18)    Introduce people to the process of problem solving and constantly 
refer back to the process.  Define the problem and its root causes (problem-objective trees), turn the problem into SMART objectives, develop activities to reach the objectives, break the activities into tasks, monitor, and adjust.  Action – Reflection – Action.

19)    Understand that your frustration is about you.  It is about a diminishing sense of self-importance.  Where else do your expectations regarding tangible achievements within your own timeframe come from?  As a teacher you may not be using appropriate teaching methods.  No one gets it right the first time or the second time.  Good teachers are forever experimenting with new methods and trying to match proven methods with new students and situations.  Everyone is more than capable of being a good teacher,  provided they are prepared to adjust to the student.

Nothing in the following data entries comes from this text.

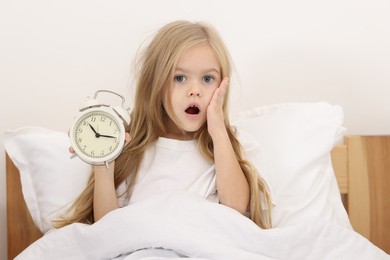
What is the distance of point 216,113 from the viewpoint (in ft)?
3.91

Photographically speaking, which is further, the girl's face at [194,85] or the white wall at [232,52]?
the white wall at [232,52]

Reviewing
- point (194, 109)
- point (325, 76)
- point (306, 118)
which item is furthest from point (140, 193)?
point (325, 76)

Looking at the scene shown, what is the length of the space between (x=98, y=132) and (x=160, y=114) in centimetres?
20

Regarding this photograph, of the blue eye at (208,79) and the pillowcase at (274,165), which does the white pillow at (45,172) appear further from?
the blue eye at (208,79)

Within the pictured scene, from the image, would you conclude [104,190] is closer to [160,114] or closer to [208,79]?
[160,114]

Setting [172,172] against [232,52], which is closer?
[172,172]

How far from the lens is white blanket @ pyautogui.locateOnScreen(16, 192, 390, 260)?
96 centimetres

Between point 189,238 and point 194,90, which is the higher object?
point 194,90

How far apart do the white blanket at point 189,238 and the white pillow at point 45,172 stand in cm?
19

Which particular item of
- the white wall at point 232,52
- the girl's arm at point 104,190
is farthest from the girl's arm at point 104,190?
the white wall at point 232,52

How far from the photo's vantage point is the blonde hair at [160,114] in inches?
47.6

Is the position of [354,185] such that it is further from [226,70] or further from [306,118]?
[226,70]

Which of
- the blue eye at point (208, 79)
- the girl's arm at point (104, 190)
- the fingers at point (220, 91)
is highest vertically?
the blue eye at point (208, 79)

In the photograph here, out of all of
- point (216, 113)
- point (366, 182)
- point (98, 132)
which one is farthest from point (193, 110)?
point (366, 182)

You need to constantly go back to the drawing board and revisit your starting point and your methods until learning takes place (at times learning needs additional intervention i.e.) to address  emotional issues etc… but you will only know this if you first go through the process of elimination phase).

20)    Do not give up and do not give in.  Unfortunately, the process of development can not be shortened.   Respect that those you work with drew the short straw, appreciate that you did not.  After you die, you can ask God about all this.  For now,  your anguish, guilt and questions about this will just distract from the task at hand and are really rather self indulging, if you think about it.

21)    Keep a lot of irons in the fire.

22)    Be a positive role model in your personal life, someone that young folk can aspire to become like.  Healthy living and all that, including “walking your talk” regarding your sexual relationships.

23)    Peace Corps is first and foremost a cultural exchange program.  You will learn more than you will give.  Be prepared to change your understandings.  You can only balance the formula if you change both sides of the equation. This may not seem like much but refer back to step 1.  It may impact a co-worker a lot.

24)    It takes five years to be a player at management level.   

25)    If you follow any of the above, you will be out of step with most of the development world and time frames.  But at least you will grow and have fun.